Text data is ubiquitous in today’s digital world, from emails and social media posts to research articles and customer reviews. To analyze and derive insights from this textual information, it’s essential to convert text into a numerical form that machine learning algorithms can process. One of the fundamental methods for this conversion is the “Bag of Words” (BoW) model, which represents text as a collection of word frequencies. In this article, we will explore the BoW model, its implementation, and how to perform frequency counts using Scikit-learn, a powerful machine-learning library in Python.

What is the Bag of Words Model?

The Bag of Words model is a simple and effective way of representing text data. It treats a text document as an unordered collection of words, disregarding grammar and word order while preserving the word frequency. The primary steps involved in creating a BoW model are:

  • Tokenization: Splitting the text into individual words (tokens).
  • Vocabulary Building: Creating a vocabulary of unique words from the entire corpus.
  • Vectorization: Transforming each document into a numerical vector based on the frequency of each word in the vocabulary.

Example: Consider a small corpus with the following two sentences:

"The cat sat on the mat."
"The dog sat on the log."

The vocabulary would consist of the unique words: [“the”, “cat”, “sat”, “on”, “mat”, “dog”, “log”]. Each sentence is then represented as a vector of word counts:

"The cat sat on the mat.": [2, 1, 1, 1, 1, 0, 0]" 
The dog sat on the log.": [2, 0, 1, 1, 0, 1, 1]

Implementing Bag of Words with Scikit-learn

Scikit-learn provides a straightforward implementation of the BoW model through its CountVectorizer class.

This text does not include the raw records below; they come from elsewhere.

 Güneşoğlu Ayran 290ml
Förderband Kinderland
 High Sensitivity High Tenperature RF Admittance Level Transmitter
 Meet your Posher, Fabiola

Here’s a step-by-step guide to implementing BoW and performing frequency counts using Scikit-learn.

Python
# Step 1: Preparing the Corpus

from sklearn.feature_extraction.text import CountVectorizer
import numpy as np

# Step 2: Preparing the Corpus
corpus = [
    "The cat sat on the mat.",
    "The dog sat on the log."
]

# Step 3: Initializing and Fitting the CountVectorizer
vectorizer = CountVectorizer()
X = vectorizer.fit_transform(corpus)

# Step 4: Displaying the Vocabulary and Frequency Counts
print("Vocabulary:", vectorizer.vocabulary_)
print("Feature Names:", vectorizer.get_feature_names_out())
print("Bag of Words Representation:\n", X.toarray())

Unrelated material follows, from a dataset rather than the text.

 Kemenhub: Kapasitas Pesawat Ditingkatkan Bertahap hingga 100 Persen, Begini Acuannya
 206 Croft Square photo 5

# Step 5: Analyzing Word Frequencies
word_counts = np.sum(X.toarray(), axis=0)
word_freq = dict(zip(vectorizer.get_feature_names_out(), word_counts))
print("Word Frequencies:", word_freq)

Output:

Vocabulary: {'the': 6, 'cat': 0, 'sat': 5, 'on': 4, 'mat': 3, 'dog': 1, 'log': 2}
Feature Names: ['cat' 'dog' 'log' 'mat' 'on' 'sat' 'the']
Bag of Words Representation:
[[1 0 0 1 1 1 2]
[0 1 1 0 1 1 2]]
Word Frequencies: {'cat': 1, 'dog': 1, 'log': 1, 'mat': 1, 'on': 2, 'sat': 2, 'the': 4}

Conclusion

In this article, we’ve covered the basic steps to create a BoW model and perform frequency count analysis using Scikit-learn. This knowledge serves as a stepping stone to more advanced text processing techniques, such as TF-IDF, word embeddings, and neural network-based models, which build upon the concepts introduced here.